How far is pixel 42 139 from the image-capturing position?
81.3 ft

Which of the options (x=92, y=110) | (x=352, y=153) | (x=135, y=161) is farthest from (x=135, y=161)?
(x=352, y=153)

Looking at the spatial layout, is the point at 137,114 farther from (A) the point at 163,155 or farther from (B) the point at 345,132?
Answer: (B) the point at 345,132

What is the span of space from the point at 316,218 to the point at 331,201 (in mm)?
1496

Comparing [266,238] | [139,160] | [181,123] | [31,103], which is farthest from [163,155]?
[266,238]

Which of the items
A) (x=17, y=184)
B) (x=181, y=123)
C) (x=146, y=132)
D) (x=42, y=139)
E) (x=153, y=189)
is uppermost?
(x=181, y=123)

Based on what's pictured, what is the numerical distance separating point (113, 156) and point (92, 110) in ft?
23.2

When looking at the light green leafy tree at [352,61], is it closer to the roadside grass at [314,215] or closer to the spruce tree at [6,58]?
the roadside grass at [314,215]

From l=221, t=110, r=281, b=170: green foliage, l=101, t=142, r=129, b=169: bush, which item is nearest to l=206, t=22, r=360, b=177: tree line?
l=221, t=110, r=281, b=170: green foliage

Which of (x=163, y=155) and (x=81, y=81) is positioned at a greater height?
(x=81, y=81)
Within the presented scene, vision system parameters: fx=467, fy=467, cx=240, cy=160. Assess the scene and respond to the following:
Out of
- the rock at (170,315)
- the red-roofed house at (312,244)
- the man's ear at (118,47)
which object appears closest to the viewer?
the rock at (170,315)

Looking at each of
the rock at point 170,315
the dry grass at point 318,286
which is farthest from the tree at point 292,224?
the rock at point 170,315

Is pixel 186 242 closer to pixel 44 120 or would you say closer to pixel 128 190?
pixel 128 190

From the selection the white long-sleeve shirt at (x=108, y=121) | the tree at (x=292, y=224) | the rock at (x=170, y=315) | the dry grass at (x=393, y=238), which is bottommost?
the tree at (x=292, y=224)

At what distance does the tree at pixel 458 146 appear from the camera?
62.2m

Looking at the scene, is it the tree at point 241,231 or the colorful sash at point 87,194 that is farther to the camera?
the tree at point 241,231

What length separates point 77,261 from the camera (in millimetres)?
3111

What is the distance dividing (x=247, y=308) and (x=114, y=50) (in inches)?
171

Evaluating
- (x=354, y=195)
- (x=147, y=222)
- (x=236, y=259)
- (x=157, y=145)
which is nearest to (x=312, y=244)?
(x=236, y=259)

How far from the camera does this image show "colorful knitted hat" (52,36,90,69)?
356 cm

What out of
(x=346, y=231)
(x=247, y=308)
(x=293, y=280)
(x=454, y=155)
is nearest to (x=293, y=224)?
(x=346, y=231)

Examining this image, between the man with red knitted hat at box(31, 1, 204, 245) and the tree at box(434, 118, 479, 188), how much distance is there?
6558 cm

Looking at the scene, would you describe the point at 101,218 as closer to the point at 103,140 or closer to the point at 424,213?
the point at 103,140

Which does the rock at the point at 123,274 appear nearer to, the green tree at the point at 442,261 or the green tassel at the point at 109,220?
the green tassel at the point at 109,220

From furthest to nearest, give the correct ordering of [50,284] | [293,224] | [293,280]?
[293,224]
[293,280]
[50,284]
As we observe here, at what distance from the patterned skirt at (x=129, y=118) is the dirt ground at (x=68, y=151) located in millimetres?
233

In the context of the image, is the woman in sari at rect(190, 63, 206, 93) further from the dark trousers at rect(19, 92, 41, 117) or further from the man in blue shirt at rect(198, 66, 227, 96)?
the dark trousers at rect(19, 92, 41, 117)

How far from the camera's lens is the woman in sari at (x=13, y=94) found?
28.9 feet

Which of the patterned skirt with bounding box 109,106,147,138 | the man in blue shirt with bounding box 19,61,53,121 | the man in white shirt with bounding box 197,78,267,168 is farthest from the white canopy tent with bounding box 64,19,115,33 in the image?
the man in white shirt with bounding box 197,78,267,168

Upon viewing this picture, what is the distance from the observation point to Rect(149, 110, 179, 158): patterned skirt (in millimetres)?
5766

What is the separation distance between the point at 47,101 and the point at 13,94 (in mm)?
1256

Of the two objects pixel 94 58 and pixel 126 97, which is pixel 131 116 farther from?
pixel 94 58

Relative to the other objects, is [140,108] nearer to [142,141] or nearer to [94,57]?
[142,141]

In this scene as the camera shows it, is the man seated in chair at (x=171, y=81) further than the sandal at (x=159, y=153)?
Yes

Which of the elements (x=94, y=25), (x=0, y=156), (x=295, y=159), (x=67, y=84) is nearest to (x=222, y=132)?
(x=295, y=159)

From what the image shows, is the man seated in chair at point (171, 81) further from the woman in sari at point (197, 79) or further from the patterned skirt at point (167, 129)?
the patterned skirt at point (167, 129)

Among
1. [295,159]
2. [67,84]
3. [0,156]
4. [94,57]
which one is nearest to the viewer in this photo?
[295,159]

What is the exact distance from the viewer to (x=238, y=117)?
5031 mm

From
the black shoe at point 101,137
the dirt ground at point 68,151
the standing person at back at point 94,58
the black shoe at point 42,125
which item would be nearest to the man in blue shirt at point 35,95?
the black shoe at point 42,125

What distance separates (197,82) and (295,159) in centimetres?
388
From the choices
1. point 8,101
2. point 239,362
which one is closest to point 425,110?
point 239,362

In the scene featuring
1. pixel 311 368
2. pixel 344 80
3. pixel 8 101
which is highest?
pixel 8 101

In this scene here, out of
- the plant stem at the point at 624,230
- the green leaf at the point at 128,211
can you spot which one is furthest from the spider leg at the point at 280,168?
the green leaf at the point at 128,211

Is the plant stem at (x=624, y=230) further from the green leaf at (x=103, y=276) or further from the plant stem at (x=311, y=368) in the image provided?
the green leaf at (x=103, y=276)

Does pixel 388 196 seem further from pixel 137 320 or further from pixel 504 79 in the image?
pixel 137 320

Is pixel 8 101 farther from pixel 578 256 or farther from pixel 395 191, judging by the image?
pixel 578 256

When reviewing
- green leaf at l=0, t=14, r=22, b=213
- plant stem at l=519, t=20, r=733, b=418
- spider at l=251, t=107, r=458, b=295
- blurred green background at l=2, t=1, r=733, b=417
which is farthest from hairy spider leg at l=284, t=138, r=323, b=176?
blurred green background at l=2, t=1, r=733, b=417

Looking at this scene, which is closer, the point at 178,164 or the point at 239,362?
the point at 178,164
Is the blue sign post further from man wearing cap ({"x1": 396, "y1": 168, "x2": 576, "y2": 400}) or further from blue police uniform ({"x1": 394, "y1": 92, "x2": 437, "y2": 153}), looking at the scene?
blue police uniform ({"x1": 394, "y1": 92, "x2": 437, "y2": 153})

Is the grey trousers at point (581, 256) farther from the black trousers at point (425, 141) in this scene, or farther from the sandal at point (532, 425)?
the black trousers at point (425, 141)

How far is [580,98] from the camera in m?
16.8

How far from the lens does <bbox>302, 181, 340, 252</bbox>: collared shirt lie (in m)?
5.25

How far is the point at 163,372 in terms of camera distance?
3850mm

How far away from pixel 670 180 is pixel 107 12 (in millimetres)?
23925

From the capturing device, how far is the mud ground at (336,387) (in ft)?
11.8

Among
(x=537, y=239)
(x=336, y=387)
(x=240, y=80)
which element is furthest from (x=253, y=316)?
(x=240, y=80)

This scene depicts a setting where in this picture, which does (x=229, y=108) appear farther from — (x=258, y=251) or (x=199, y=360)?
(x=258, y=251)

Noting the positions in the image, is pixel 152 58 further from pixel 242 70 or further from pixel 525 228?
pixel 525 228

→ **WHAT NEEDS TO BE DONE**: Reproduce the entire listing above line for line, with no changes at all.

→ **FULL OUTPUT**:
How far is pixel 42 139 from the image-capturing position?
81.3 ft

Which of the options (x=92, y=110) | (x=352, y=153) | (x=135, y=161) is farthest from (x=135, y=161)?
(x=352, y=153)

Looking at the spatial layout, is the point at 137,114 farther from (A) the point at 163,155 or farther from (B) the point at 345,132?
Answer: (B) the point at 345,132

What is the span of space from the point at 316,218 to the point at 331,201 (in mm)?
1496

Comparing [266,238] | [139,160] | [181,123] | [31,103], which is farthest from [163,155]?
[266,238]

Which of the items
A) (x=17, y=184)
B) (x=181, y=123)
C) (x=146, y=132)
D) (x=42, y=139)
E) (x=153, y=189)
is uppermost?
(x=181, y=123)

Based on what's pictured, what is the numerical distance separating point (113, 156) and point (92, 110) in ft?
23.2

When looking at the light green leafy tree at [352,61], is it closer to the roadside grass at [314,215] or closer to the spruce tree at [6,58]?
the roadside grass at [314,215]

From l=221, t=110, r=281, b=170: green foliage, l=101, t=142, r=129, b=169: bush, which item is nearest to l=206, t=22, r=360, b=177: tree line?
l=221, t=110, r=281, b=170: green foliage

Which of (x=163, y=155) and (x=81, y=81) is positioned at a greater height?
(x=81, y=81)
Within the presented scene, vision system parameters: fx=467, fy=467, cx=240, cy=160. Assess the scene and respond to the following:
Out of
- the rock at (170,315)
- the red-roofed house at (312,244)
- the man's ear at (118,47)
which object appears closest to the viewer?
the rock at (170,315)

Looking at each of
the rock at point 170,315
the dry grass at point 318,286
which is farthest from the tree at point 292,224?
the rock at point 170,315

Is pixel 186 242 closer to pixel 44 120 or would you say closer to pixel 128 190?
pixel 128 190

From the selection the white long-sleeve shirt at (x=108, y=121) | the tree at (x=292, y=224) | the rock at (x=170, y=315) | the dry grass at (x=393, y=238), which is bottommost?
the tree at (x=292, y=224)

At what distance does the tree at pixel 458 146 appear from the camera?
62.2m

Looking at the scene, is it the tree at point 241,231 or the colorful sash at point 87,194 that is farther to the camera?
the tree at point 241,231

What length separates point 77,261 from the camera (in millimetres)?
3111

What is the distance dividing (x=247, y=308) and (x=114, y=50) (in inches)?
171

Evaluating
- (x=354, y=195)
- (x=147, y=222)
- (x=236, y=259)
- (x=157, y=145)
which is nearest to (x=312, y=244)?
(x=236, y=259)

How far from the camera does this image show "colorful knitted hat" (52,36,90,69)?
356 cm

What out of
(x=346, y=231)
(x=247, y=308)
(x=293, y=280)
(x=454, y=155)
is nearest to (x=293, y=224)?
(x=346, y=231)

Examining this image, between the man with red knitted hat at box(31, 1, 204, 245) and the tree at box(434, 118, 479, 188), how much distance is there?
6558 cm

Looking at the scene, would you describe the point at 101,218 as closer to the point at 103,140 or closer to the point at 424,213?
the point at 103,140

Which does the rock at the point at 123,274 appear nearer to, the green tree at the point at 442,261 or the green tassel at the point at 109,220?
the green tassel at the point at 109,220

From furthest to nearest, give the correct ordering of [50,284] | [293,224] | [293,280]?
[293,224]
[293,280]
[50,284]
As we observe here, at what distance from the patterned skirt at (x=129, y=118) is the dirt ground at (x=68, y=151) located in millimetres?
233

In the context of the image, is the woman in sari at rect(190, 63, 206, 93) further from the dark trousers at rect(19, 92, 41, 117) or further from the man in blue shirt at rect(198, 66, 227, 96)?
the dark trousers at rect(19, 92, 41, 117)

How far from the camera's lens is the woman in sari at (x=13, y=94) found?
28.9 feet

Which of the patterned skirt with bounding box 109,106,147,138 | the man in blue shirt with bounding box 19,61,53,121 | the man in white shirt with bounding box 197,78,267,168 is farthest from the white canopy tent with bounding box 64,19,115,33 in the image?
the man in white shirt with bounding box 197,78,267,168

Upon viewing this picture, what is the distance from the observation point to Rect(149, 110, 179, 158): patterned skirt (in millimetres)?
5766

What is the separation distance between the point at 47,101 and the point at 13,94 (in mm)?
1256

Of the two objects pixel 94 58 and pixel 126 97, which is pixel 131 116 farther from?
pixel 94 58

Relative to the other objects, is [140,108] nearer to [142,141] or nearer to [94,57]?
[142,141]

In this scene as the camera shows it, is the man seated in chair at (x=171, y=81) further than the sandal at (x=159, y=153)?
Yes

Which of the elements (x=94, y=25), (x=0, y=156), (x=295, y=159), (x=67, y=84) is nearest to (x=222, y=132)?
(x=295, y=159)

From what the image shows, is the man seated in chair at point (171, 81) further from the woman in sari at point (197, 79) or further from the patterned skirt at point (167, 129)?
the patterned skirt at point (167, 129)

Among
1. [295,159]
2. [67,84]
3. [0,156]
4. [94,57]
which one is nearest to the viewer in this photo?
[295,159]

What is the exact distance from the viewer to (x=238, y=117)?
5031 mm

From
the black shoe at point 101,137
the dirt ground at point 68,151
the standing person at back at point 94,58
the black shoe at point 42,125
which item would be nearest to the man in blue shirt at point 35,95?
the black shoe at point 42,125

What distance separates (197,82) and (295,159) in centimetres?
388
From the choices
1. point 8,101
2. point 239,362
which one is closest to point 425,110?
point 239,362

In the scene featuring
1. pixel 311 368
2. pixel 344 80
3. pixel 8 101
which is highest?
pixel 8 101

In this scene here, out of
- the plant stem at the point at 624,230
- the green leaf at the point at 128,211
can you spot which one is furthest from the spider leg at the point at 280,168?
the green leaf at the point at 128,211

Is the plant stem at (x=624, y=230) further from the green leaf at (x=103, y=276) or further from the plant stem at (x=311, y=368) in the image provided?
the green leaf at (x=103, y=276)

Does pixel 388 196 seem further from pixel 137 320 or further from pixel 504 79 in the image?
pixel 137 320

Is pixel 8 101 farther from pixel 578 256 or farther from pixel 395 191, judging by the image?
pixel 578 256

When reviewing
- green leaf at l=0, t=14, r=22, b=213
- plant stem at l=519, t=20, r=733, b=418
- spider at l=251, t=107, r=458, b=295
- blurred green background at l=2, t=1, r=733, b=417
which is farthest from hairy spider leg at l=284, t=138, r=323, b=176?
blurred green background at l=2, t=1, r=733, b=417

Looking at this scene, which is closer, the point at 178,164 or the point at 239,362?
the point at 178,164
Is the blue sign post further from man wearing cap ({"x1": 396, "y1": 168, "x2": 576, "y2": 400}) or further from blue police uniform ({"x1": 394, "y1": 92, "x2": 437, "y2": 153}), looking at the scene?
blue police uniform ({"x1": 394, "y1": 92, "x2": 437, "y2": 153})

Is the grey trousers at point (581, 256) farther from the black trousers at point (425, 141) in this scene, or farther from the sandal at point (532, 425)?
the black trousers at point (425, 141)

How far is [580,98] from the camera in m?
16.8

How far from the lens does <bbox>302, 181, 340, 252</bbox>: collared shirt lie (in m)?
5.25

How far is the point at 163,372 in terms of camera distance?
3850mm

How far away from pixel 670 180 is pixel 107 12 (in millimetres)?
23925

From the capturing device, how far is the mud ground at (336,387) (in ft)?
11.8

Among
(x=537, y=239)
(x=336, y=387)
(x=240, y=80)
which element is furthest from (x=253, y=316)?
(x=240, y=80)

This scene depicts a setting where in this picture, which does (x=229, y=108) appear farther from — (x=258, y=251) or (x=199, y=360)?
(x=258, y=251)

Noting the positions in the image, is pixel 152 58 further from pixel 242 70 or further from pixel 525 228?
pixel 525 228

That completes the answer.